§ TASK DESCRIPTION: Write out all of these rows again with "grassy field" replaced by "open meadow" everywhere and everything else unchanged, leaving out the pictures.

+--

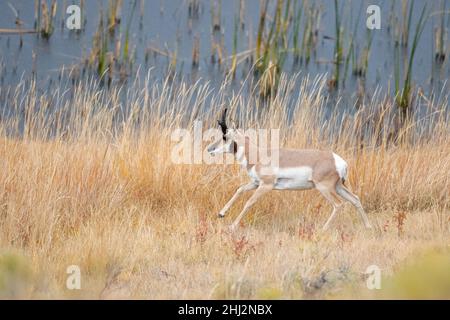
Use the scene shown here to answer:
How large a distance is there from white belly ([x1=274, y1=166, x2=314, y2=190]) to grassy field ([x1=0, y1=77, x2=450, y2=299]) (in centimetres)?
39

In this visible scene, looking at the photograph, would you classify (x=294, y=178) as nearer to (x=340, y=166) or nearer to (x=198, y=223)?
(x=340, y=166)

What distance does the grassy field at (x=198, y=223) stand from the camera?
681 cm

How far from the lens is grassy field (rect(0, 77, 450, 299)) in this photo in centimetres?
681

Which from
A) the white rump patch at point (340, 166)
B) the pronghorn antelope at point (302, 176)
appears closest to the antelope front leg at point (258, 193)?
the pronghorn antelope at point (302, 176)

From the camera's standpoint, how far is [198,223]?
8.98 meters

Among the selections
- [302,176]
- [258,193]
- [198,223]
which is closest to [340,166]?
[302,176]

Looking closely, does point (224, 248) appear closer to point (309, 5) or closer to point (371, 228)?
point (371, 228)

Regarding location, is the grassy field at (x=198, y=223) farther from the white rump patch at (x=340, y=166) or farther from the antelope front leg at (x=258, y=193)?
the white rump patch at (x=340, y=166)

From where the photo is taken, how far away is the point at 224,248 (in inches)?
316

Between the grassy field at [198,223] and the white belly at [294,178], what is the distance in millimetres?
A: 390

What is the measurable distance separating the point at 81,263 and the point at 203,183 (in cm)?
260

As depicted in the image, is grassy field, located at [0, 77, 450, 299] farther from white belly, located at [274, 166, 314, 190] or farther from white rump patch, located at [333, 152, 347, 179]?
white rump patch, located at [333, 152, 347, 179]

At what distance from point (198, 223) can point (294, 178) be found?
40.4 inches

+--

§ FINISHED TASK:
Use the scene shown here to answer:
How large a distance is there from white belly ([x1=274, y1=166, x2=314, y2=190]) to open meadow ([x1=0, y1=77, x2=450, y2=299]) (in centimetres)?
39

In this visible scene, looking at the photograph, would you classify (x=294, y=178) as nearer to (x=340, y=166) or nearer to (x=198, y=223)?
(x=340, y=166)

What distance does the open meadow at (x=198, y=223) stand from the camera?
681 cm

How far from the lens is open meadow (rect(0, 77, 450, 299)) in this photo in centimetres?
681

Which from
A) the white rump patch at point (340, 166)
B) the pronghorn antelope at point (302, 176)
appears closest to the antelope front leg at point (258, 193)?
the pronghorn antelope at point (302, 176)

From the camera's standpoint, how far is [198,223]?
8.98 meters

Among the selections
- [302,176]
- [258,193]
- [198,223]
which is closest to [340,166]?
[302,176]

Looking closely, does point (224, 248) appear closer to point (309, 5) or closer to point (371, 228)?
point (371, 228)

Regarding location, is the open meadow at (x=198, y=223) farther from the white rump patch at (x=340, y=166) or farther from the antelope front leg at (x=258, y=193)?
the white rump patch at (x=340, y=166)

From where the photo is taken, how far away is the point at 224,248 (in inches)?
316

Between the open meadow at [198,223] and the white belly at [294,178], what is the distance in millimetres?
A: 390

What is the measurable distance separating the point at 81,263 and the point at 203,183 (in cm)?
260

As depicted in the image, is open meadow, located at [0, 77, 450, 299] farther from white belly, located at [274, 166, 314, 190] or farther from white rump patch, located at [333, 152, 347, 179]?
white rump patch, located at [333, 152, 347, 179]

At what distance from point (198, 223) can point (294, 178) be found?
40.4 inches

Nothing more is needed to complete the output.